╭─ TEXT SEGMENT
This blogger called out to readers about a week ago to write in with what they thought of science communication in India. Here's a compilation of what they said.
The Hindu has been a national daily since 1878, and is South India’s highest selling newspaper and one of the highest in the country (Circ. 1.4m). More than anything, it has a “respected” voice, is generally unadventurous, and has (had) a leftist leaning.
The Copernican is The Hindu’s science blog, currently written only by me. I launched the entire blogs section in December, 2012, as a way to experiment with new styles of story-telling and to unlock the journalistic potential of stories the newspaper might not have space for.
Every Thursday, The Hindu publishes an S&T page with a carefully chosen clutch of stories written by in-house science writers.
What do people think are wrong in/with Indian science communication?
1. Coverage of Indian science news is low in the Indian and foreign presses
2. Science stories in the Indian press are not very ‘relatable’
3. Different stories have been simplified to different extents
4. Among those who responded, different people found different subjects interesting – with very little common ground (except for physics*) or broader vision, i.e. they couldn’t speak for other science readers
5. Most people didn’t want any more news about gadgets but more of the science that goes behind them
6. Two new concepts of The Hindu, ‘Week in science’ and ‘Why it matters’, were widely appreciated. ‘Week in science’ is a weekly round-up of remarkable science, tech., health and environment stories from around the web. ‘Why it matters’ is a collection of three or more snippets, each a minute-long read, explaining obscure developments in science & tech.
╰─
**TASK BRIEF:**
Set down the post on Indian science communication word for word, from "Every Thursday, The" up to and including "Indian science communication?". The material that comes next is not needed.
╭─ COLLECTED MATERIAL
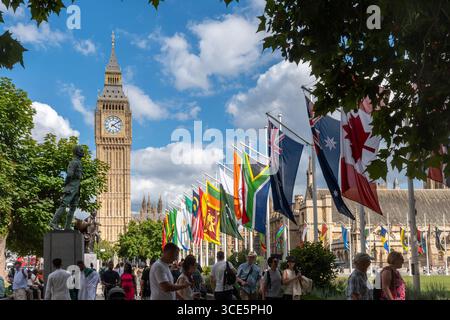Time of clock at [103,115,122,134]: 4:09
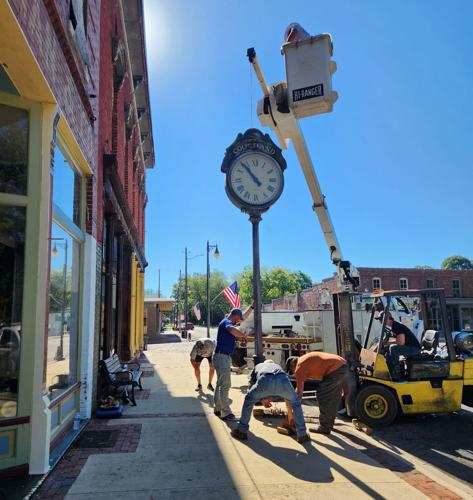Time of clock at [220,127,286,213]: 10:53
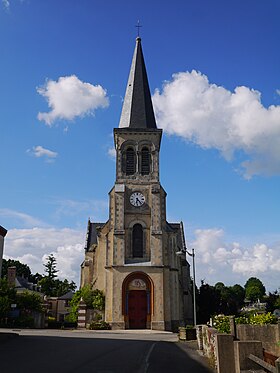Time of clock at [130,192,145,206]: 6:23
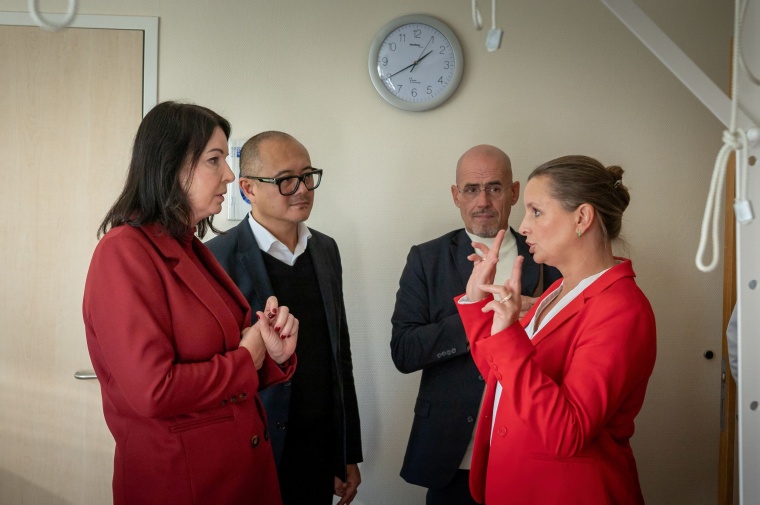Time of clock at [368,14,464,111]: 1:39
╰─
**CORRECT RESPONSE:**
Every Thursday, The Hindu publishes an S&T page with a carefully chosen clutch of stories written by in-house science writers.
What do people think are wrong in/with Indian science communication?